都市に住まう大家族の家

  • □施主様:大阪市Y様
  • □担当/西尾真一
  • □竣工/2016年3月
  • ← Y様ご家族と外観です

    —— KADeLのことは何でお知りになられましたか?

    奥様インターネットを使って、大阪で注文住宅ができるところを探したときにKADeLさんのホームページを見つけました。その場ですぐに電話をかけたんですが、そのときに対応してくれた営業さんの感じが良かったのが印象に残っています。

    —— 他の設計事務所やハウスメーカーもご検討されましたか?

    奥様はじめは住宅展示場も回ったりしていましたが、最終的にはKADeLさんの他に2社と比較検討していました。

    —— KADeL&富国ハウジングに決められたポイントをお聞かせください。

    奥様実際に建てられたお宅を見学させてもらえるOB宅訪問がよかったからです。それまでに住宅展示場で良いなと思っても話を聞いてみると予算が全然合わなかったり、他のところでホームページやカタログの写真を見て良さそうだと思っていても実際に行ってみると、あれ?ということがあったんですが、そういうことがありませんでした。OB宅訪問ではホームページに写真が載っていて良さそうだと思っていたお宅を見学させてもらいましたが、実際に行ってみても良かったです。

    —— 家づくりでこだわった点はどこですか?

    奥様子供が4人いるので、LDKの広さと快適性には特にこだわりました。子供がみんな大きくなってからもLDKに家族全員で集まれるようにしておきたいと考えていました。

    —— 想像した建物のイメージと出来上がったイメージに変わりはありましたか?

    奥様実際に建つと、思っていたよりもせまい感じがするという話を聞いていたんですが、むしろ逆で、建ってみると想像していたよりもずっと広く感じました。土地自体はそれほど広くないんですが、個室が完全に閉じこもった部屋にならないようにしたり、吹抜けや窓をとって視線が縦にも横にも広がるようにしたりと西尾さんにいろいろな工夫をしてもらったおかげだと思います。

    —— KADeLの良かったところ、悪かったところは何ですか?

    奥様設計の西尾さんがどんなにちょっとしたことでも相談しやすい人だったことが良かったです。こちらの気が変わって、変更をお願いしたときにも可能な範囲でほとんど対応してくれました。気になったところといえば、もう少し時間をかけて壁紙を選んだらよかったかな、と思いました。
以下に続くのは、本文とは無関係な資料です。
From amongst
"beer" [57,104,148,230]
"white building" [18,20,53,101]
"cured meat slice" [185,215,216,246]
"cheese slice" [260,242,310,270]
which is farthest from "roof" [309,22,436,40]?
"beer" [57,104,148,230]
    —— お引越し後の暮らしはいかがですか(熱、光、風について)

    奥様西尾さんからの提案でLDKの横にある階段に扉をつけてもらったんですが、夏場は開けっ放しにして空気が抜けるように、冬場は閉めてつめたい空気が入って来ないようにすることができるので、夏も冬もとても快適です。あとは、床暖房がすごく快適です。冬場でも床暖房だけでエアコンを付けなくても十分な日もあるくらいなので電気代も全然思っていたほどではありません。

    —— ありがとうございました。

     

    <設計者のこだわり>

     

    大阪市内に建つご夫婦とお子様4人の6人家族のためのお家です。

    兄弟の仲がとても良いので、兄弟が一緒に仲良く愉しく遊べるような空間構成にしました。なるべく仕切りを設けず開放的にしたお子様スペースやスタディスペースをリビングの吹抜けに面して配置して、2フロア間で家族の気配が感じられるようにしています。近い将来、それぞれのお子様に個室が必要になった時にも、簡単なリフォームで空間ロスがなく個室がつくれるよう、リフォームの計画も考えてプランニングしています。
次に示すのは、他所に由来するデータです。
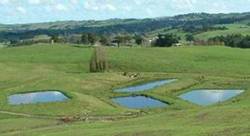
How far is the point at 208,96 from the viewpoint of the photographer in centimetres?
8569

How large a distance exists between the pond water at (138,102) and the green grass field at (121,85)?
165 centimetres

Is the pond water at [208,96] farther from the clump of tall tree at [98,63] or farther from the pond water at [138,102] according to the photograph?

    お子様のためだけではなく、リビングはお子様が寝た後はご夫婦二人がゆったりと寛げるインテリアとそれを活かせるような照明計画にしています。吹抜けやデッキテラスがある開放的なリビングは、お昼間は家族みんなでワイワイと愉しく、夜は大人がゆったりとリラックスできる空間になっています。

    1階にある寝室は、フローリングの現代的な和室にしました。お施主様と奈良県吉野の銘木問屋まで床柱を見に行って、何十本もある床柱の中からご主人が一番気に入られた一本を選びました。選ばれた床柱は存在感のある変木だったので、その床柱を軸に、天井や床板、吊押入の素材、フローリングの材種、それぞれの納め方などの詳細な意匠を決めていきました。そんなこだわりの和室に映える坪庭もデザインさせていただき、限られたスペースの中にも四季の移ろいや静けさが感じられる、和の作法に則った良いお庭がご提案できたと思います。

    2階と3階にあるそれぞれの空間には専用のバルコニーを設けていますが、単純にバルコニーがあるというわけではなく、外部からのプライバシー確保や交通騒音対策、下階の庇としての役割が機能するように、配置、大きさ、手摺の高さなどを決定しています。そしてそれら必要な機能をバルコニーに持たせながら、このバルコニーがファサードデザインのアクセントになるよう、必然性のある意匠バランスにしています。

    お施主様とは建物が完成するまで、時間をかけて何回も打合せをさせていただきました。大阪市内という立地条件もあり、前面道路や近隣建物からのプライバシー対策、交通騒音対策、木造3階建に関する様々な法的制限など検討しなければならないことは沢山ありました。それら諸条件から、施主様が望まれる住まい勝手、快適性、意匠性を満たした一邸を完成させるために、とことん意見交換をさせていただきました。長い時間をかけて何回もお打合せをすることは施主様にとって根気のいる作業だったと思いますが、毎回愉しそうにお打合せしてくださるお施主様のおかげで、こんなにも素晴らしいお家をお引渡しすることができたと思います。